Iceberg twice the size of Toronto breaks off of Antarctic ice shelf
The new iceberg is 1,270 km² in area, and calved on the morning of February 26th.
A massive iceberg has broken off of Antarctica’s Brunt Ice Shelf, weeks after a new chasm opened up in the ice.
The new iceberg finally separated from the rest of the ice shelf on February 26th, according to the British Antarctic Survey (BAS), which says it is 1,270 km² in area – about twice the size of the City of Toronto.
The calving comes more than a decade after glaciologists based at the BAS’ nearby Halley Research Station began detecting several growing cracks in the 150-metre-thick ice shelf. The BAS says this latest calving became imminent when a new crack, known as the North Rift, appeared in November 2020.
By January, the rift was spreading as much as kilometre a day, and widened by “several hundred metres” in just a few hours on the morning of the 26th, completing the calving.
An aerial shot of the North Rift crack in the Brunt Ice Shelf. Credit: British Antarctic Survey/Andy Van Kints.
The Halley Research Station is automated and unstaffed during the winter months, and is not threatened by the latest calving. In 2016, the growth of nearby cracks prompted a decision to move the station 32 kilometres closer to land to avoid them.
“Our job now is to keep a close eye on the situation and assess any potential impact of the present calving on the remaining ice shelf,” Simon Garrod, the BAS’ director of operations, said in a statement. “We continuously review our contingency plans to ensure the safety of our staff, protect our research station, and maintain the delivery of the science we undertake at Halley.”

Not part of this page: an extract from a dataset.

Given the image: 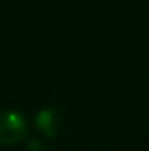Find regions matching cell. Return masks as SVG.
Returning a JSON list of instances; mask_svg holds the SVG:
<instances>
[{"mask_svg":"<svg viewBox=\"0 0 149 151\" xmlns=\"http://www.w3.org/2000/svg\"><path fill=\"white\" fill-rule=\"evenodd\" d=\"M29 151H48V148H47V145H45L42 140L34 138L32 142L29 143Z\"/></svg>","mask_w":149,"mask_h":151,"instance_id":"3","label":"cell"},{"mask_svg":"<svg viewBox=\"0 0 149 151\" xmlns=\"http://www.w3.org/2000/svg\"><path fill=\"white\" fill-rule=\"evenodd\" d=\"M27 124L23 114L8 109L0 113V145H13L24 138Z\"/></svg>","mask_w":149,"mask_h":151,"instance_id":"1","label":"cell"},{"mask_svg":"<svg viewBox=\"0 0 149 151\" xmlns=\"http://www.w3.org/2000/svg\"><path fill=\"white\" fill-rule=\"evenodd\" d=\"M61 121H63L61 113H59L56 108H45V109H42L40 113L37 114V117H35V125H37V129L45 137L53 138V137L56 135V132H58L59 125H61Z\"/></svg>","mask_w":149,"mask_h":151,"instance_id":"2","label":"cell"}]
</instances>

This latest calving is not related to the massive iceberg that broke off the Larsen C ice shelf in 2017.
That iceberg, formally named A-68, was about the size of Prince Edward Island, before breaking into two pieces. The larger, dubbed A68a, stayed mostly intact for more than two years before slowly beginning to disintegrate into smaller pieces over the course of a year. Though initially it was feared that it would ground itself on the ocean shelf off the island of South Georgia, devastating local wildlife, it deflected off the shelf in December and was carried south by the current.